Apache Accumulo Notable Features

Categories


Table Design and Configuration

Iterators

A server-side programming mechanism to encode functions such as filtering and aggregation within the data management steps (scopes where data is read from or written to disk) that happen in the tablet server.

Cell labels

An additional portion of the Key that sorts after the column qualifier and before the timestamp. It is called column visibility and enables expressive cell-level access control. Authorizations are passed with each query to control what data is returned to the user. The column visibilities are boolean AND and OR combinations of arbitrary strings (such as "(A&B)|C") and authorizations are sets of strings (such as {C,D}).

Constraints

Configurable conditions under which writes to a table will be rejected. Constraints are written in Java and configurable on a per table basis.

Sharding

Through the use of specialized iterators, Accumulo can be a parallel sharded document store. For example wikipedia could be stored and searched for documents containing certain words.

Large Rows

When reading rows, there is no requirement that an entire row fits into memory.

Integrity/Availability

Master fail over

Multiple masters can be configured. Zookeeper locks are used to determine which master is active. The remaining masters simply wait for the current master to lose its lock. Current master state is held in the metadata table and Zookeeper (see FATE).

Write ahead log

In version 1.4, tablet servers send mutations to loggers which write to the local file system, not HDFS.
Each mutation is written to multiple loggers, before being committed. In normal configurations, loggers are run on every server that runs a tablet server. When a log is needed for recovery, it is copied into HDFS. For efficient recovery, the log is sorted as it is copied. In version 1.5, write ahead logs are written to HDFS, and loggers are no longer needed.

Logical time

A mechanism to ensure that server set times never go backwards, even when time across the cluster is incorrect. This ensures that updates and deletes are not lost. If a tablet is served on machine with time a year in the future, then the tablet will continue to issue new timestamps a year in the future even when it moves to another server. In this case the timestamps preserve ordering, but lose their meaning. In addition to logical time, Accumulo has master authoritative time. The master averages the time of all of the tablet servers and sends this back to the tablet servers. Tablet servers use this information to adjust the timestamps they issue. So logical time ensures ordering is always correct and master authoritative time tries to ensure that timestamps are meaningful.

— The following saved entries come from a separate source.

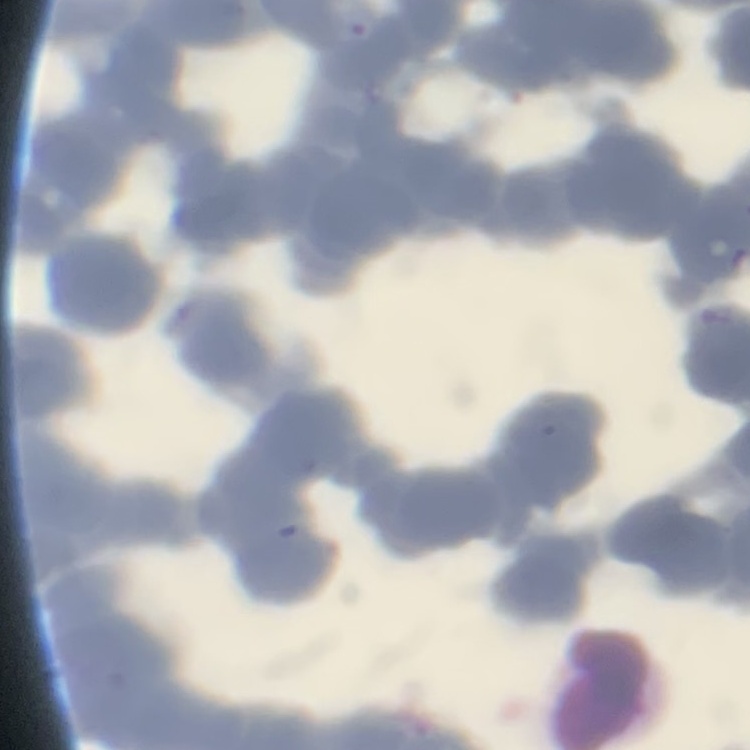
The erythrocytes show rouleaux formation. One tile cut from a larger photomicrograph. Thin blood film. Stained with either Field's or Giemsa.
Report the malaria status of this cell.
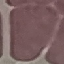

Uninfected.

Automatically extracted cell patch, resized to 64 × 64 pixels. Giemsa stain. Thin blood film. Photographed with a smartphone camera at the microscope eyepiece.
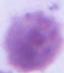

magnification: 1000x
modality: micrograph
identification: red blood cell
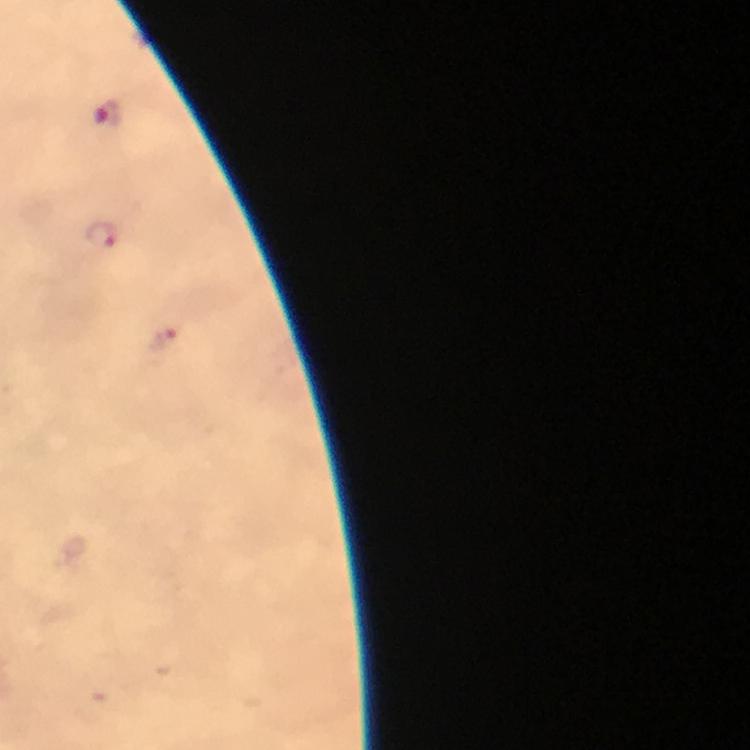
Approximate object centers, in pixels from the top-left corner. Malaria parasite locations: (x=106, y=114), (x=103, y=237), (x=163, y=339). Image is 750×750 pixels. Immersion oil applied. From a malaria diagnostic workup. A crop from one field of view. At 100x magnification. Photographed through the microscope with a smartphone camera. Thick blood smear. Giemsa-stained preparation.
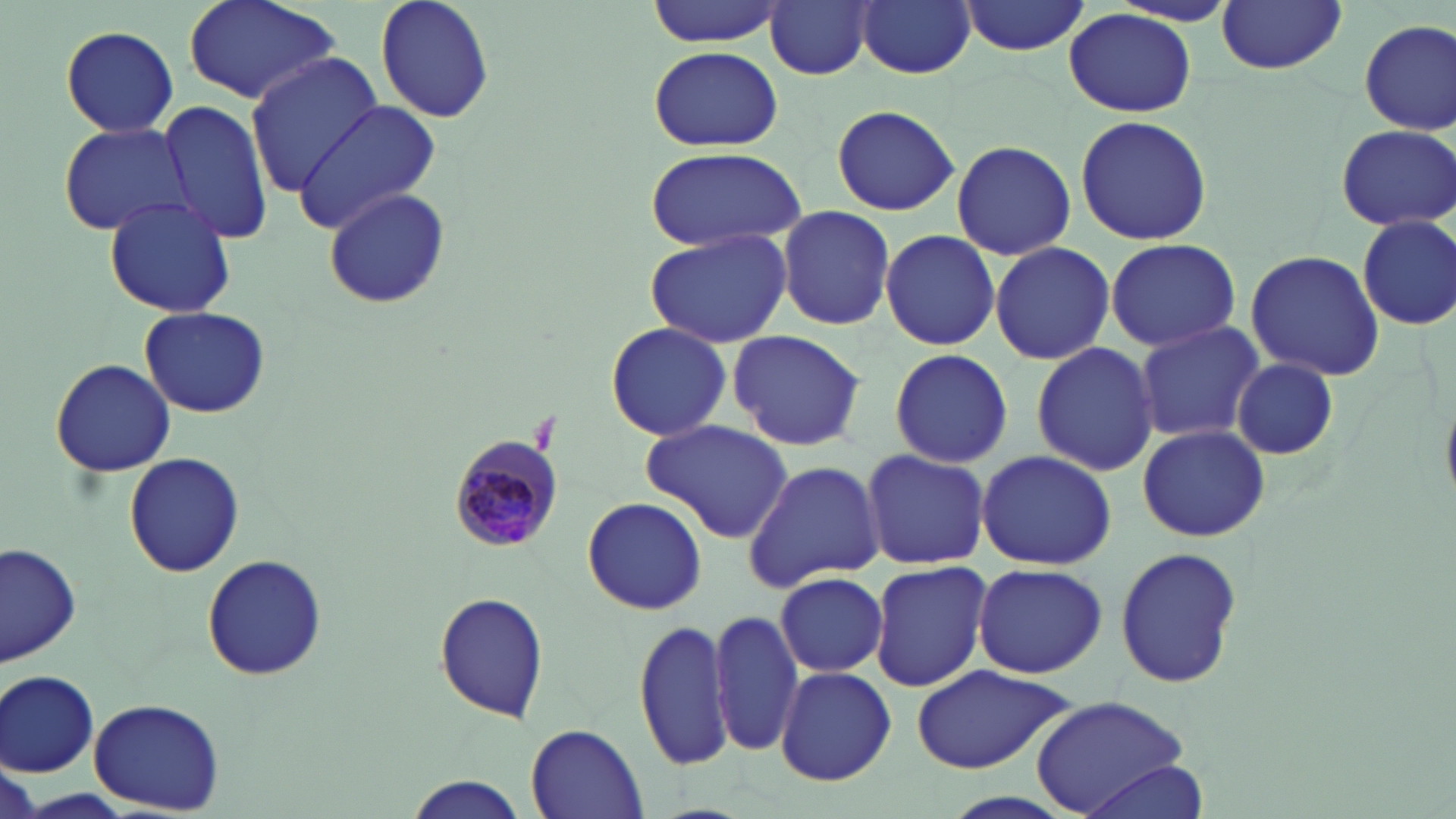

{
  "plasmodium_malariae_infected_red_blood_cell_locations": "approximate bounding boxes as named x1/y1/x2/y2 corners in pixels: (x1=447, y1=435, x2=566, y2=553)",
  "slide_level_diagnosis": "Plasmodium malariae",
  "preparation": "thin blood smear",
  "magnification": "1000x",
  "uninfected_red_blood_cell_locations": "approximate bounding boxes as named x1/y1/x2/y2 corners in pixels: (x1=182, y1=0, x2=344, y2=108), (x1=375, y1=0, x2=495, y2=124), (x1=645, y1=0, x2=786, y2=46), (x1=765, y1=0, x2=874, y2=81), (x1=857, y1=0, x2=975, y2=79), (x1=959, y1=0, x2=1093, y2=55), (x1=1215, y1=1, x2=1347, y2=75), (x1=1064, y1=8, x2=1198, y2=118), (x1=1357, y1=18, x2=1456, y2=134), (x1=59, y1=25, x2=180, y2=136), (x1=648, y1=45, x2=783, y2=153), (x1=243, y1=52, x2=381, y2=196), (x1=159, y1=97, x2=274, y2=247), (x1=291, y1=99, x2=445, y2=230), (x1=832, y1=104, x2=961, y2=217), (x1=1074, y1=114, x2=1212, y2=244), (x1=58, y1=122, x2=193, y2=236), (x1=1335, y1=125, x2=1454, y2=231), (x1=950, y1=138, x2=1076, y2=262), (x1=644, y1=147, x2=808, y2=252), (x1=322, y1=187, x2=450, y2=310), (x1=102, y1=195, x2=237, y2=317), (x1=775, y1=207, x2=896, y2=329), (x1=1354, y1=212, x2=1456, y2=330), (x1=643, y1=226, x2=794, y2=348), (x1=880, y1=228, x2=999, y2=352), (x1=1104, y1=238, x2=1241, y2=351), (x1=989, y1=240, x2=1116, y2=365), (x1=1244, y1=249, x2=1387, y2=381), (x1=139, y1=306, x2=270, y2=418), (x1=1132, y1=320, x2=1267, y2=445), (x1=602, y1=322, x2=734, y2=442), (x1=728, y1=328, x2=867, y2=452), (x1=1030, y1=342, x2=1161, y2=476), (x1=887, y1=349, x2=1012, y2=468), (x1=49, y1=357, x2=178, y2=479), (x1=1232, y1=358, x2=1340, y2=459), (x1=640, y1=419, x2=793, y2=543), (x1=1136, y1=424, x2=1272, y2=540), (x1=859, y1=447, x2=990, y2=571), (x1=974, y1=450, x2=1117, y2=570), (x1=122, y1=453, x2=246, y2=577), (x1=742, y1=458, x2=884, y2=590), (x1=583, y1=498, x2=706, y2=614), (x1=2, y1=541, x2=82, y2=668), (x1=1115, y1=545, x2=1243, y2=691), (x1=201, y1=554, x2=327, y2=682), (x1=869, y1=559, x2=991, y2=691), (x1=970, y1=560, x2=1108, y2=679), (x1=773, y1=570, x2=888, y2=677), (x1=434, y1=592, x2=551, y2=722), (x1=711, y1=607, x2=802, y2=756), (x1=632, y1=618, x2=733, y2=771), (x1=911, y1=664, x2=1077, y2=774), (x1=776, y1=666, x2=895, y2=785), (x1=1, y1=671, x2=100, y2=776), (x1=87, y1=697, x2=225, y2=813), (x1=1031, y1=697, x2=1196, y2=816), (x1=525, y1=725, x2=648, y2=817), (x1=1074, y1=760, x2=1209, y2=817), (x1=403, y1=776, x2=526, y2=817)",
  "field_of_view": "one of a larger specimen",
  "modality": "light microscopy",
  "stain": "May-Grünwald-Giemsa",
  "image_size": "1456×819 pixels"
}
Name the cell type shown.
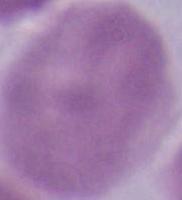
This is an erythrocyte.

{
  "magnification": "1000x",
  "modality": "micrograph"
}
Report the malaria status of this cell.
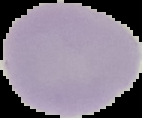

It is uninfected.

Summary:
  - Image type: segmented cell region on a black background
  - Preparation: thin blood film
  - Image size: 142×118 pixels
Classify this cell by malaria status.
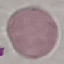

Uninfected.

Summary:
  - Capture: smartphone camera at the microscope eyepiece
  - Stain: Giemsa
  - Preparation: thin blood film
  - Image type: cell patch, automatically extracted from a larger field of view and resized to 64 × 64 pixels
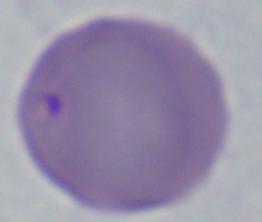
Summary:
  - Magnification: 1000x
  - Identification: Babesia
  - Modality: photomicrograph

Logical Time for bulk import (1.4)

Logical time as described above works with streaming (batch) ingest, where the tablet server assigns the timestamp. Logical time is also important for bulk imported data, for which the client code may be choosing a timestamp. Accumulo 1.4 uses specialized system iterators to lazily set times in a bulk imported file. This mechanism guarantees that times set by unsynchronized multi-node applications (such as those running on MapReduce) will maintain some semblance of causal ordering. This mitigates the problem of the time being wrong on the system that created the file for bulk import. These times are not set when the file is imported, but whenever it is read by scans or compactions. At import, a time is obtained and always used by the specialized system iterator to set that time.

FATE (1.4)

Fault Tolerant Executor. A framework for executing operations in a fault tolerant manner. In the previous release, if the master process died in the middle of creating a table it could leave the system in an inconsistent state. With this new framework, if the master dies in the middle of create table it will continue on restart. Also the client requesting the create table operation will never know anything happened. The framework serializes work in Zookeeper before attempting to do the work. Clients start a FATE transaction, seed it with work, and then wait for it to finish. Most table operations are executed using this framework. Persistent, per table, read-write locks are created in Zookeeper to synchronize operations across process faults.

Scalable master

Stores its metadata in an Accumulo table and Zookeeper.

Isolation

Scans will not see data inserted into a row after the scan of that row begins.

Performance

Relative encoding

If consecutive keys have identical portions (row, colf, colq, or colvis), there is a flag to indicate that a portion is the same as that of the previous key. This is applied when keys are stored on disk and when transferred over the network. Starting with 1.5, prefix erasure is supported. When its cost effective, prefixes repeated in subsequent key fields are not repeated.

Native In-Memory Map

By default data written is stored outside of Java managed memory into a C++ STL map of maps. It maps rows to columns to values. This hierarchical structure improves performance of inserting a mutation with multiple column values in a single row. A custom STL allocator is used to avoid the global malloc lock and memory fragmentation.

Scan pipeline

A long running Accumulo scan will eventually cause multiple threads to start. One server thread to read data from disk, one server thread to serialize and send data, and one client thread to deserialize and read data. When pipelining kicks in, it substantially increases scan speed while maintaining key order. It does not activate for short scans.

Caching

Recently scanned data is cached into memory. There are separate caches for indexes and data. Caching can be turned on and off for individual tables.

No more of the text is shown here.